------ TEXTE EXTRAIT

Mme [A] [T], épouse [H], domiciliée [Adresse 2], a formé le pourvoi n° B 23-13.893 contre l'arrêt rendu le 26 janvier 2023 par la cour d'appel de Douai...

LA COUR DE CASSATION, TROISIÈME CHAMBRE CIVILE, a rendu l'arrêt suivant :

CIV. 3

JL

COUR DE CASSATION
______________________

Audience publique du 26 septembre 2024

Rejet

Mme TEILLER, président

Arrêt n° 515 FS-B

Pourvoi n° B 23-13.893

R É P U B L I Q U E F R A N Ç A I S E

_________________________

AU NOM DU PEUPLE FRANÇAIS
_________________________

ARRÊT DE LA COUR DE CASSATION, TROISIÈME CHAMBRE CIVILE, DU 26 SEPTEMBRE 2024

Mme [A] [T], épouse [H], domiciliée [Adresse 2], a formé le pourvoi n° B 23-13.893 contre l'arrêt rendu le 26 janvier 2023 par la cour d'appel de Douai (chambre 8, section 4), dans le litige l'opposant :

1°/ à M. [S] [B],

2°/ à Mme [L] [D], épouse [B],

tous deux domiciliés [Adresse 1],

3°/ à la société Les Harys, exploitation agricole à responsabilité limitée, dont le siège est [Adresse 1], venant aux droits du GAEC [B],

4°/ à M. [O] [B],

5°/ à Mme [F] [C], épouse [B],

tous deux domiciliés [Adresse 3],

défendeurs à la cassation.

La demanderesse invoque, à l'appui de son pourvoi, un moyen de cassation.

Le dossier a été communiqué au procureur général.

------------
------ DONNÉES FOURNIES

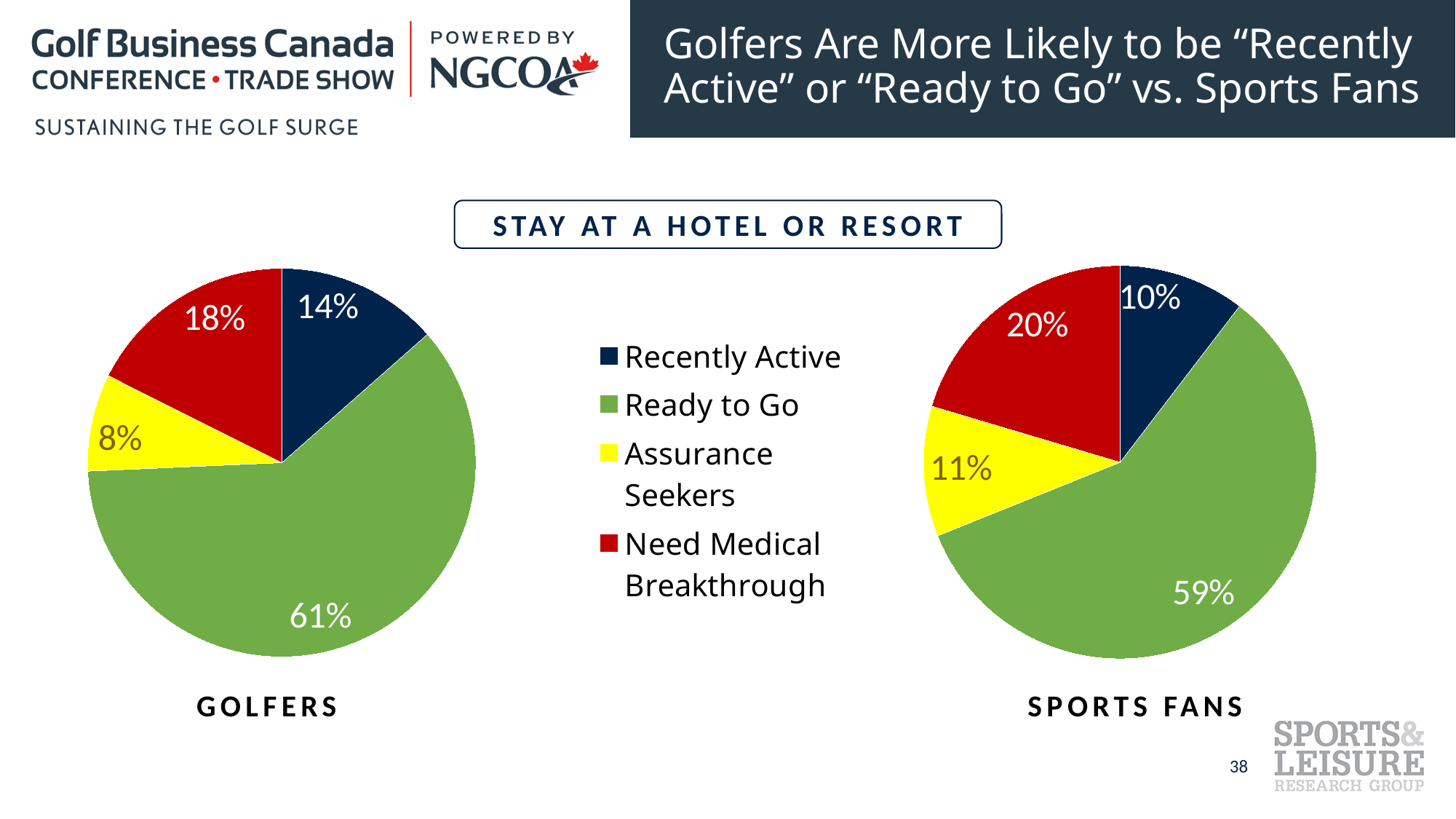
In the Golfers pie chart, which segment is the smallest? Assurance Seekers In the Sports Fans pie chart, what share is Assurance Seekers? 11% What colour represents Assurance Seekers in the legend? Yellow In the Golfers pie chart, which segment is the largest? Ready to Go What is the difference between the Recently Active share for Golfers and for Sports Fans? 4 percentage points In the Golfers pie chart, what share is Need Medical Breakthrough? 18% In the Sports Fans pie chart, what share is Recently Active? 10% Which group has a larger Need Medical Breakthrough share, Golfers or Sports Fans? Sports Fans In the Sports Fans pie chart, which segment is the smallest? Recently Active In the Golfers pie chart, what share is Ready to Go? 61% How many segments does the Golfers pie chart have? 4 What type of chart is used for the Golfers and Sports Fans data? Pie chart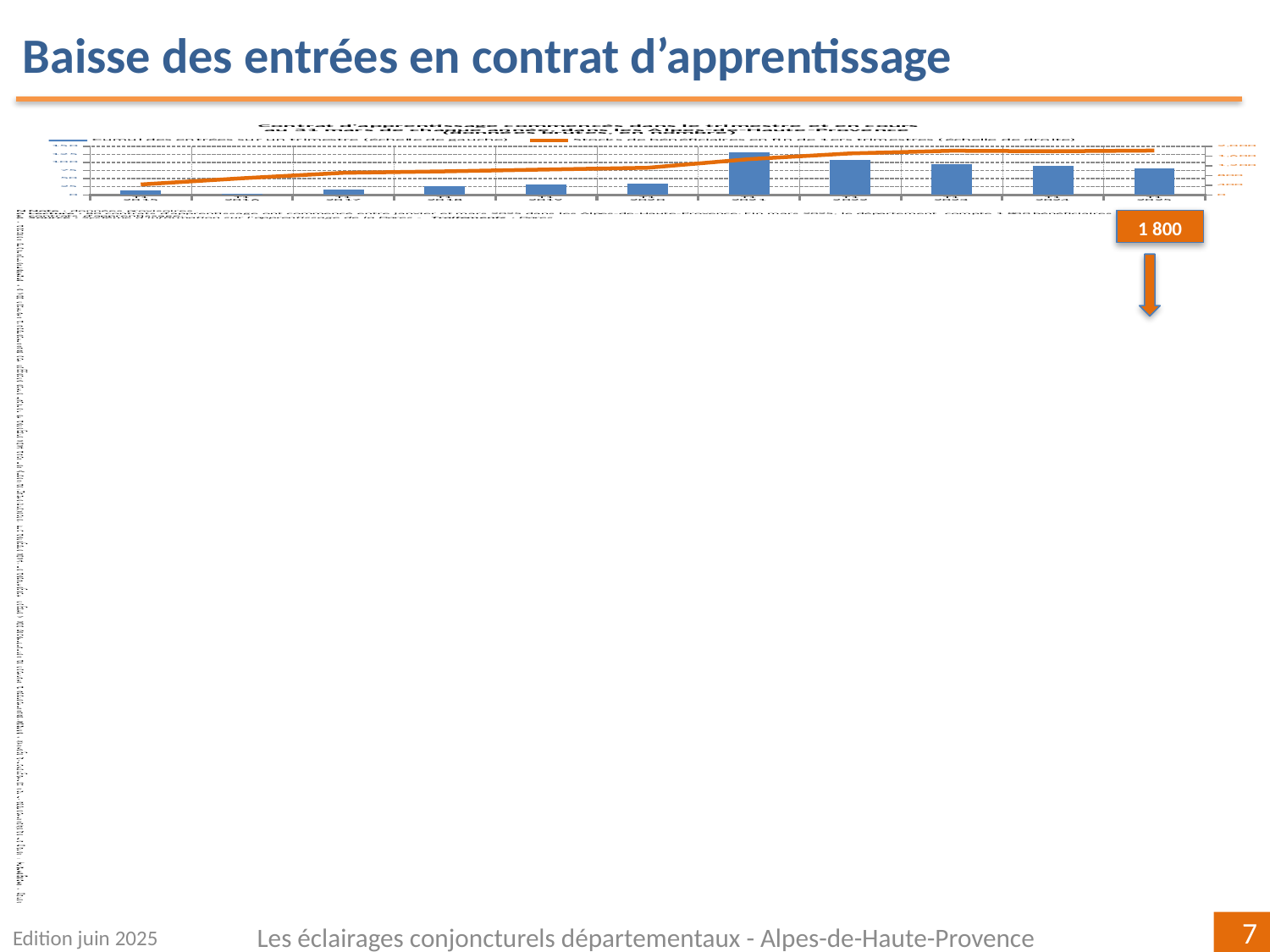
Do the bars rise or fall from 2021 to 2025? Fall Is the bar for 2021 taller or shorter than the bar for 2025? Taller What kind of chart is shown on the slide? A combination chart with bars and a line What is the last year shown on the x axis? 2025 What colour are the bars for 'Cumul des entrées sur un trimestre'? Blue How many years are shown along the x axis of the chart? 11 Which year has the tallest bar for 'Cumul des entrées sur un trimestre'? 2021 What is the first year shown on the x axis? 2015 Which series is plotted on the right-hand axis (échelle de droite)? Stocks de bénéficiaires en fin de 1ers trimestres How many series does the chart legend list? 2 Is the bar for 2019 taller or shorter than the bar for 2022? Shorter Does the orange line 'Stocks de bénéficiaires en fin de 1ers trimestres' rise or fall from 2015 to 2025? Rises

------------

EXERCICE:
Rédigez la suite de l'arrêt de la Cour de cassation en reprenant après sa dernière phrase, « Le dossier a été communiqué au procureur général. »

CORRIGÉ:
Sur le rapport de Mme Davoine, conseiller référendaire, les observations et les plaidoiries de la SCP Bauer-Violas, Feschotte-Desbois et Sebagh, avocat de Mme [T], de la SAS Buk Lament-Robillot, avocat de M. [S] [B], de Mme [D] et de l'exploitation agricole à responsabilité limitée Les Harys, et l'avis de Mme Compagnie, avocat général, après débats en l'audience publique du 9 juillet 2024 où étaient présents Mme Teiller, président, Mme Davoine, conseiller référendaire rapporteur, Mme Proust, conseiller doyen, Mmes Grandjean, Grall, M. Bosse-Platière, Mme Pic, conseillers, Mmes Schmitt, Aldigé, M. Baraké, Mme Gallet, MM. Pons, Choquet, conseillers référendaires, Mme Compagnie, avocat général, et Mme Maréville, greffier de chambre,

la troisième chambre civile de la Cour de cassation, composée, en application de l'article R. 431-5 du code de l'organisation judiciaire, des président et conseillers précités, après en avoir délibéré conformément à la loi, a rendu le présent arrêt ;

Faits et procédure

1. Selon l'arrêt attaqué (Douai, 26 janvier 2023), par acte du 27 février 2002, [P] [W], usufruitière, et ses deux enfants, Mme [Z] [T] et M. [Y] [T], nus-propriétaires, ont donné à bail à M. [S] [B] et Mme [D], son épouse, ainsi qu'à M. [O] [B] et Mme [C], son épouse, (les copreneurs) diverses parcelles.

2. Les parcelles ont été mises à la disposition de l'exploitation agricole à responsabilité limitée Les Harys (l'EARL) dont Mme [D] est devenue associée à compter du 21 juin 2018.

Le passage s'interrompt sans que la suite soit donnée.